State Department Selects Csomay for Prestigious English Language Specialist Project
The U.S. Department of State announced the selection of Department of Linguistics and Asian/Middle Eastern Languages Professor Eniko Csomay for a three-month English Language Specialist project focusing on peer mentoring skills and English Medium Instruction (EMI) teaching practice for university faculty in Taiwan at National Sun Yat-sen University. Prof. Csomay is part of a select group, as her project is one of approximately 240 that the English Language Specialist Program supports each year.
Csomay has extensive experience teaching in EMI contexts. First, she was a high school teacher of TEFL for a few years in a small town in Southwest Hungary. Then, she was invited to teach at the Center for English Teacher Training (CETT) at Eötvös University (Budapest, Hungary). At that time (early 1990s and after the Soviet occupation ended), CETT was the prime teacher training program for TEFL in Central Europe. The program was infamous for its state-of-the-art curriculum that heavily focused on mentoring both pre- and in-service teachers through a non-judgmental feedback framework, and also included training on classroom observation.
Csomay has been a faculty member at San Diego State University for two decades, where she teaches courses to pre-service teacher trainees as well as master’s students in the Applied Linguistics/TESOL specialization. She regularly teaches undergraduate as well as graduate courses related to the Theory and Practice of Teaching English as a Second/Foreign Language, Computer Assisted Language Learning and Teaching, Materials Development for the EFL/ESL language classroom, and Corpus Linguistics. At the onset of the SDSU-Georgia program, she was instrumental in mentoring Georgian faculty in their teaching practices.
Her involvement in this project will center around equipping local seed instructors with professional mentoring skills that help them observe peers’ EMI teaching practices and offer systematic and constructive feedback while providing more opportunities for faculty members to perform EMI teaching demonstration and gain constructive advice. She will also review and advise on the classroom observation form the university has developed for future use.
The English Language Specialist Program is the premier opportunity for leaders in the field of teaching English to speakers of other languages (TESOL) to enact meaningful and sustainable changes in the way that English is taught abroad. Through projects developed by U.S. Embassies in more than 80 countries, English Language Specialists work directly with local teacher trainers, educational leaders, and ministry of education officials to exchange knowledge, build capacity, and establish partnerships benefiting participants, institutions, and communities in the United States and overseas.

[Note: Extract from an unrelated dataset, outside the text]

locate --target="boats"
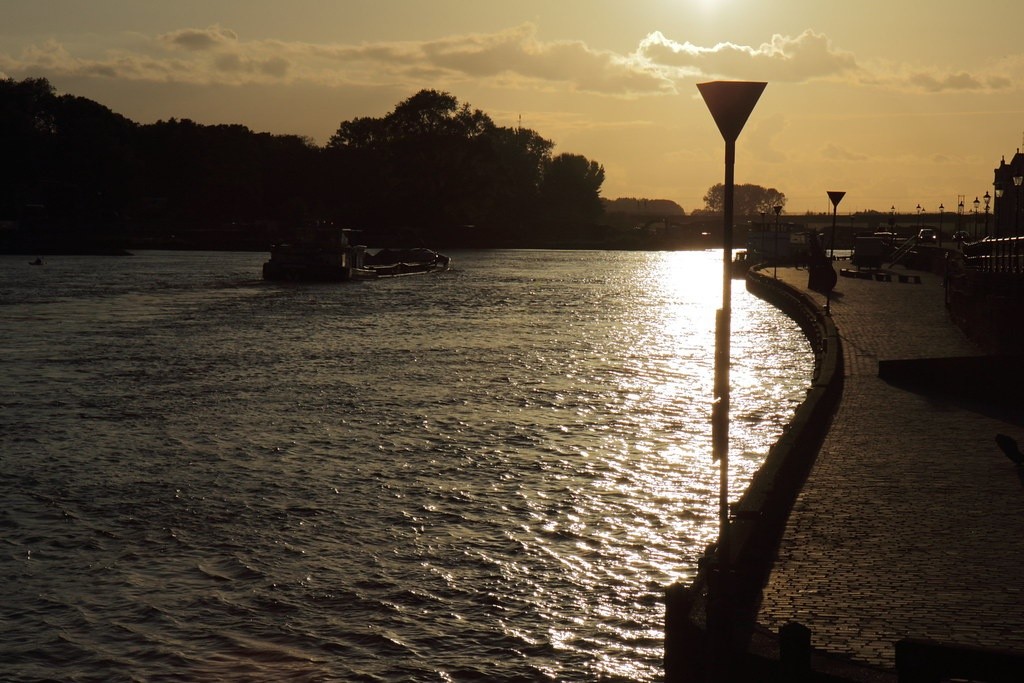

Since 1991, the English Language Specialist Program has supported in-country, virtual, and mixed projects in which hundreds of TESOL scholars and educators promote English language learning, enhance English teaching capacity, and foster mutual understanding between the U.S. and other countries through cultural exchange. During their projects, English Language Specialists may conduct intensive teacher training, advise ministries of education or participate in high-level educational consultations, and offer plenary presentations at regional, national or international
TESOL conferences. These projects are challenging and those selected represent the best of the U.S. TESOL community. In return, the program provides professional development opportunities to help participants experience different cultures and build skills that can greatly enhance their TESOL careers at home.
English Language Specialists are counted among the more than 50,000 individuals participating in U.S. Department of State exchange programs each year. The Specialist Program is administered by the Center for Intercultural Education and Development at Georgetown University.